It was difficult for the disciples to hear Jesus say that he must suffer and die in Jerusalem. They were shocked by this disclosure. One minute Peter is declaring that Jesus is the “Son of the living God” and the next minute Peter is hearing that Jesus will “be killed and on the third day be raised.” Peter doesn’t want to hear such news and tries to dissuade Jesus. Jesus rebukes Peter by saying: “Get behind me, Satan! You are a hindrance to me; for you are not on the side of God, but of humans.”
When we meditate on this passage we have to admit that we, too, struggle to understand the mind of God as did Peter. We naturally view things in human terms, not divine terms. The call to discipleship, however, is both a privilege and a challenge. We grow close to God as Benedict directs us through prayer and work. Because of this intimate relationship with God, Jesus calls us friends.
The challenge comes as we journey along the path that leads to a significant relationship with God. It is the journey outlined in the Gospel. It is a journey that is other centered and leads to love for God, self, others and the world. Many times on this journey our human wisdom will be confronted by the mystery of divine wisdom. God’s desire is that our vision be expanded and sometimes this can be painful. However, we will gain wisdom as we allow God to form a new heart within us.

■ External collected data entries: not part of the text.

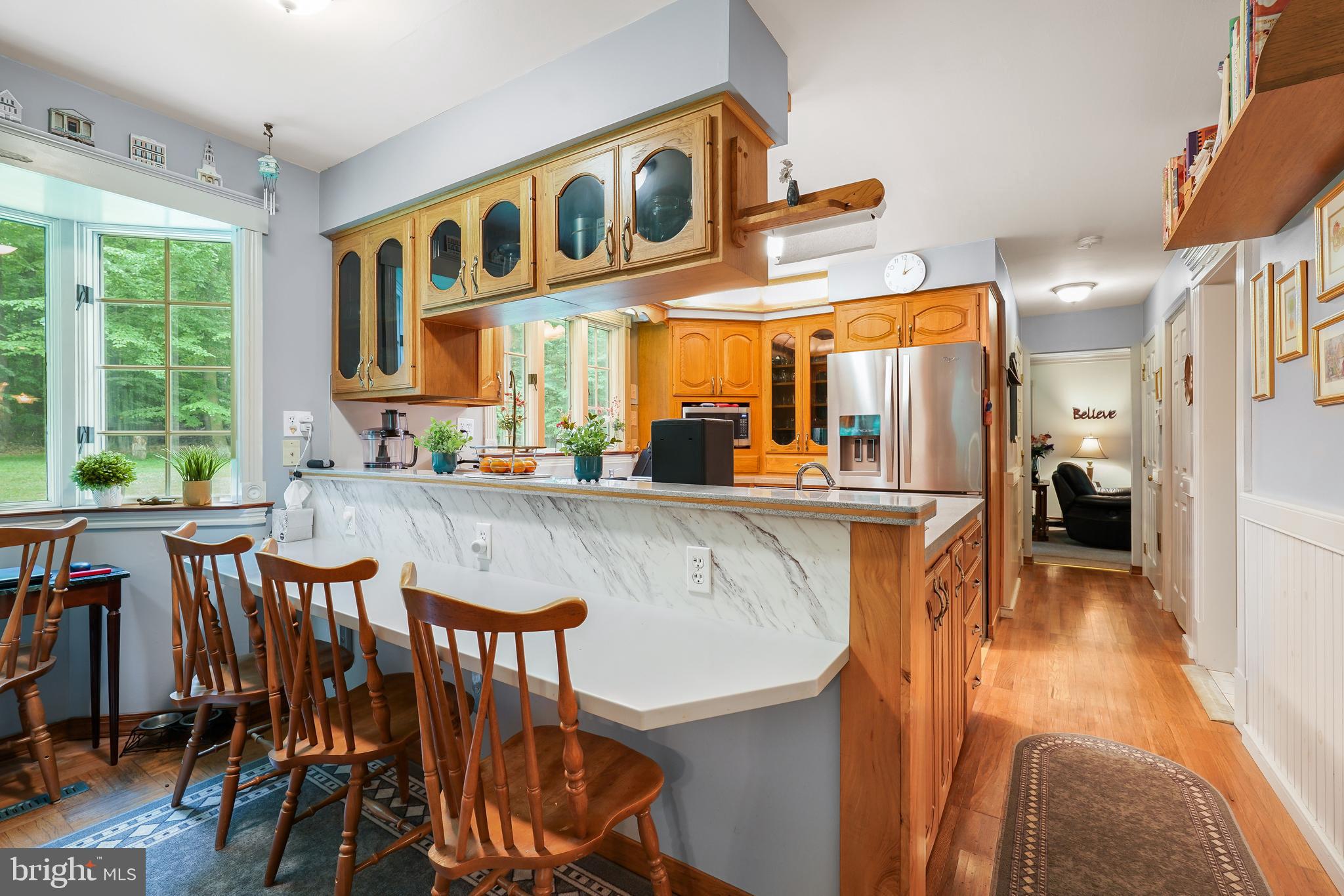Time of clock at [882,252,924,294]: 2:01
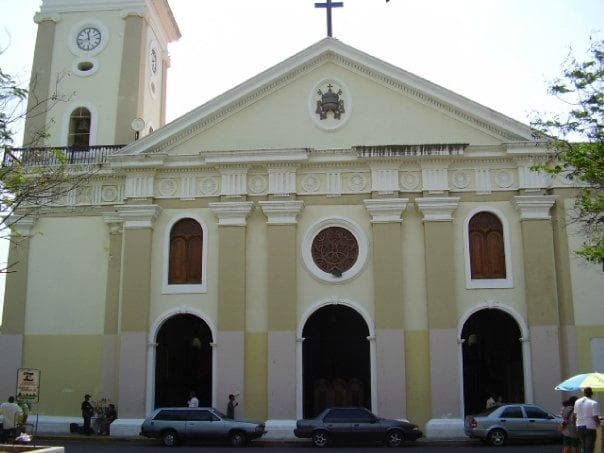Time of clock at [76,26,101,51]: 11:41
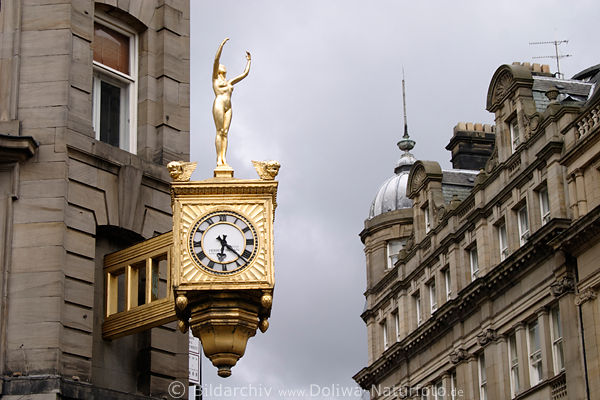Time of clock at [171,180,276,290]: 6:22
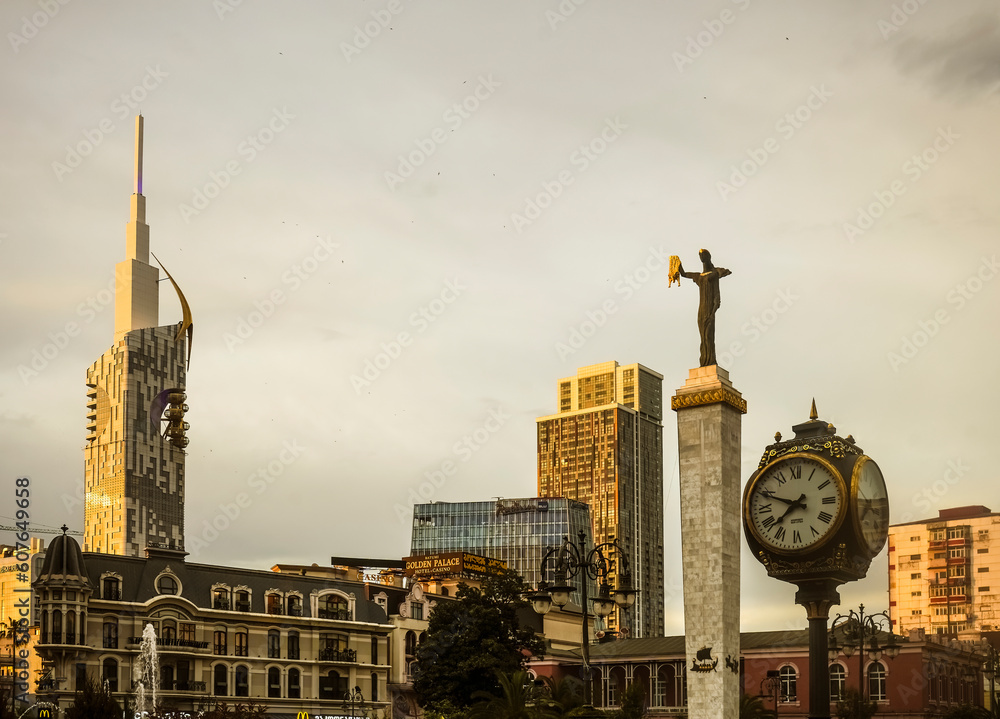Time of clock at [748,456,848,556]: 7:48
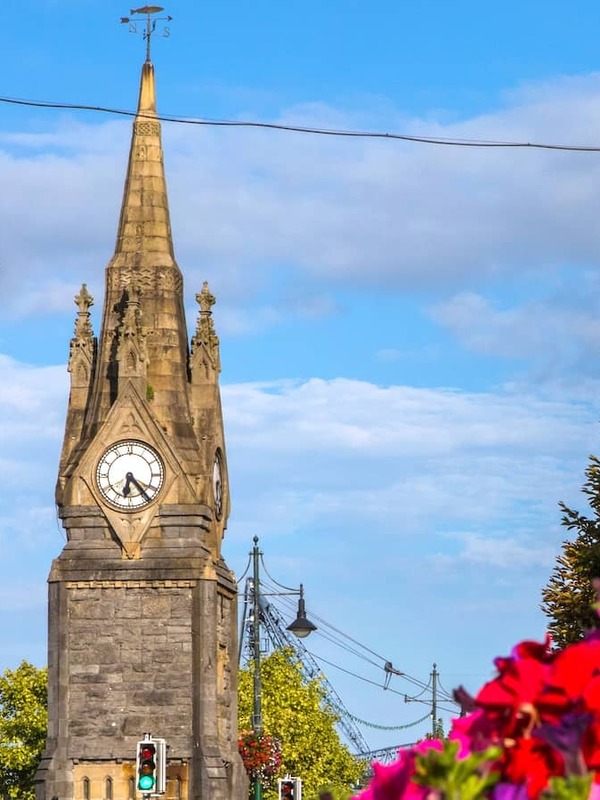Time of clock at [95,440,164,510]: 6:23
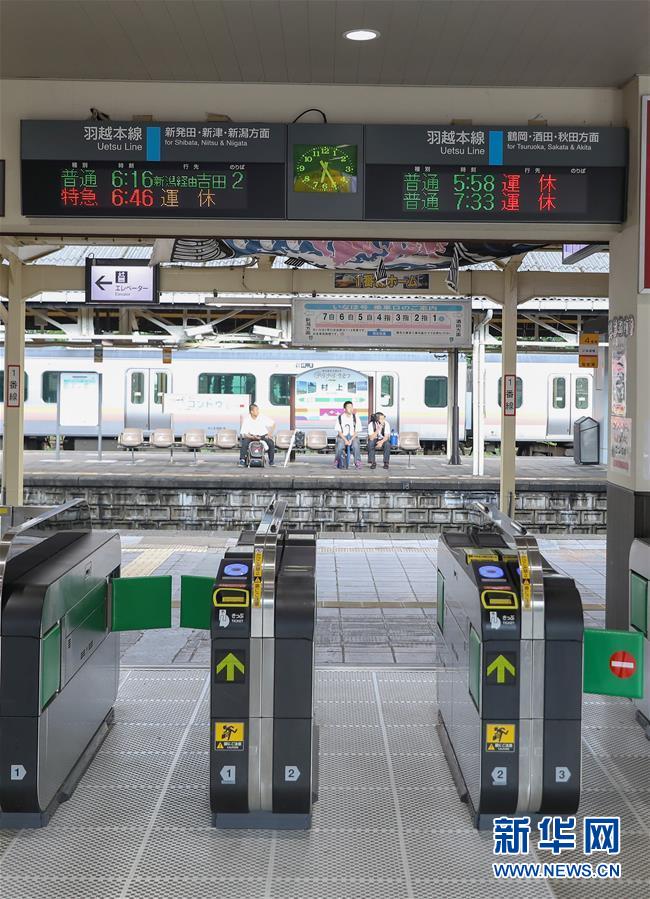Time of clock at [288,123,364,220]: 6:25
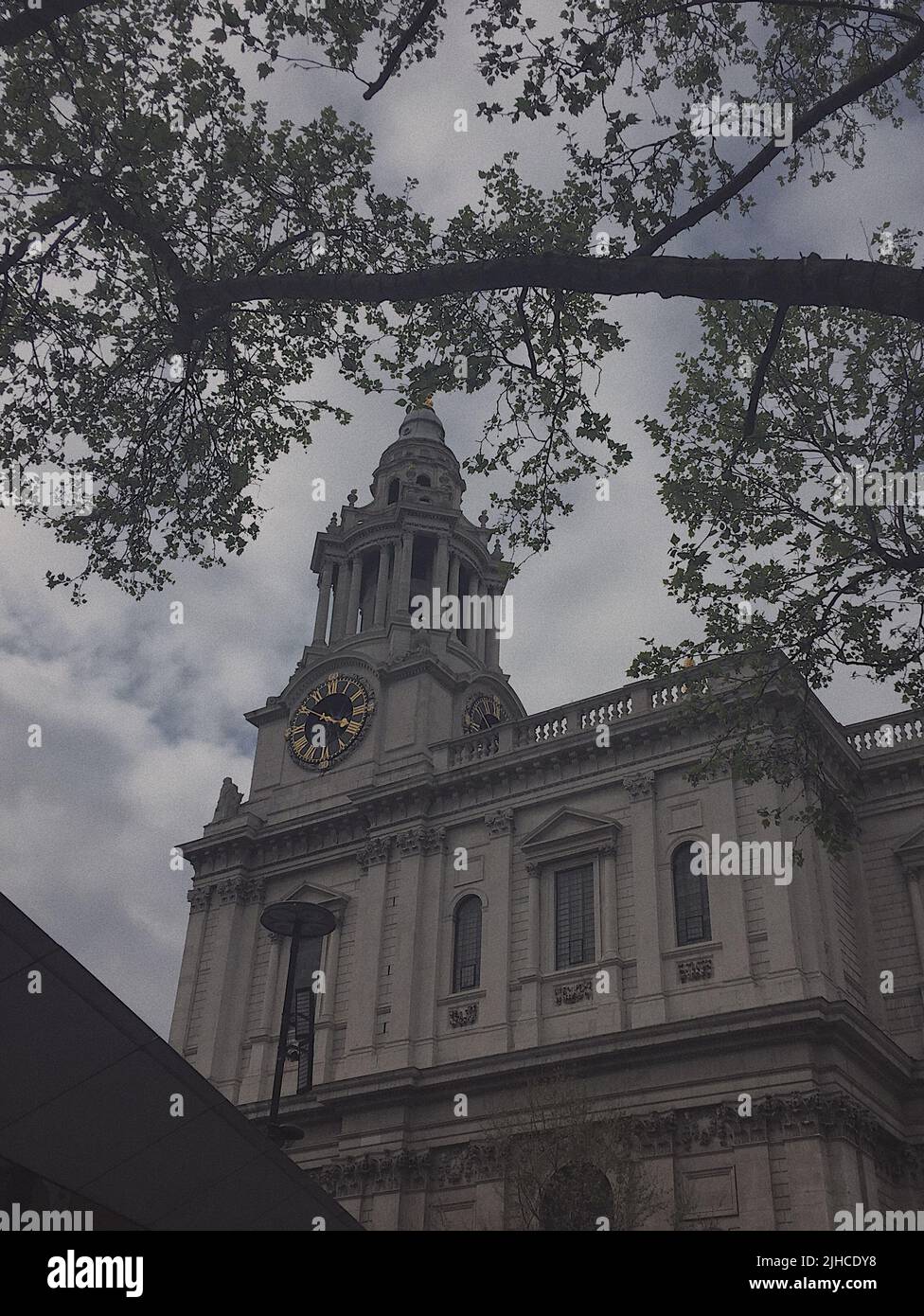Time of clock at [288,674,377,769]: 3:50
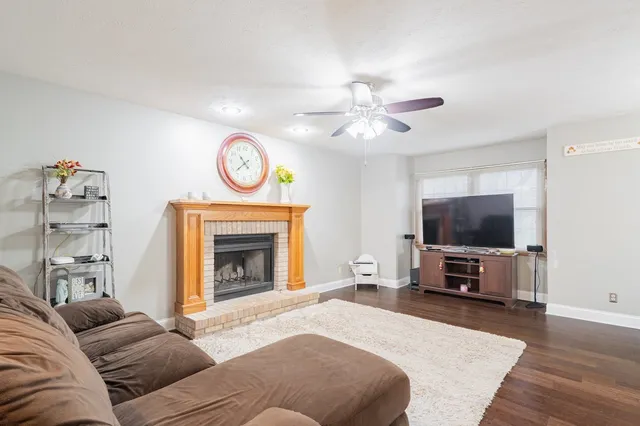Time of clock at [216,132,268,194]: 10:37
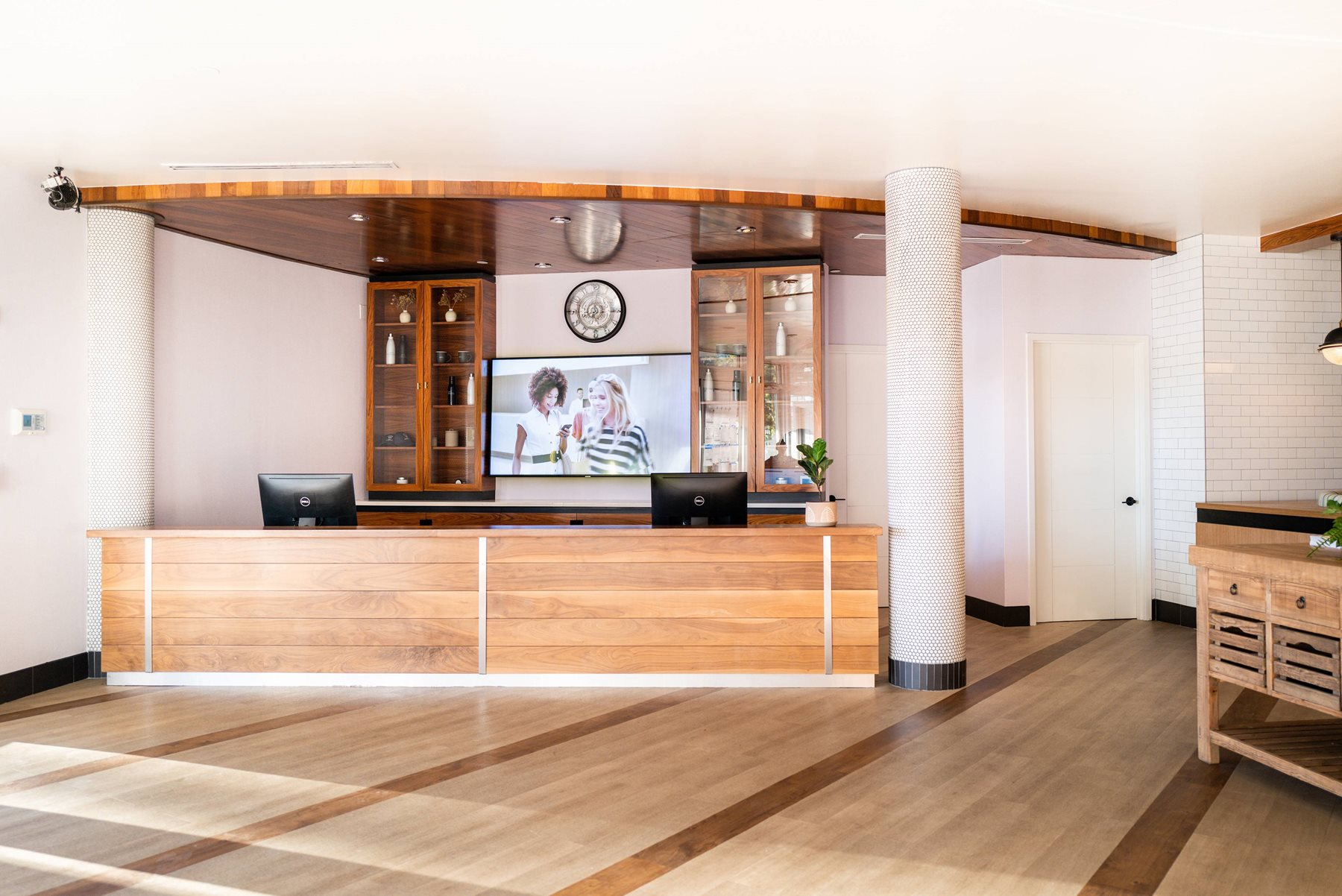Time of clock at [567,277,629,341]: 8:01
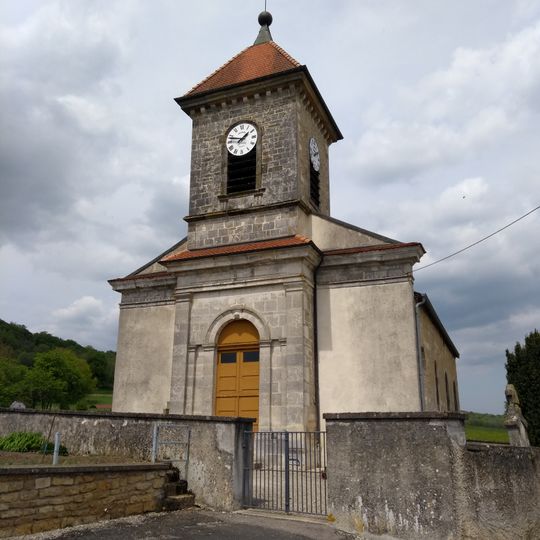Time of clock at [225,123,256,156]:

The path to this deeper relationship with God is the path of obedience. In Chapter 4 of the Holy Rule Benedict states, “The first step of humility is unhesitating obedience, which comes naturally to those who cherish Christ above all.” Through obedience we will become beacons reflecting the glory of God. The joy and strength we gain on this journey more than compensates for the price of discipleship. We can certainly become beloved friends of God by allowing God to work in our hearts each day.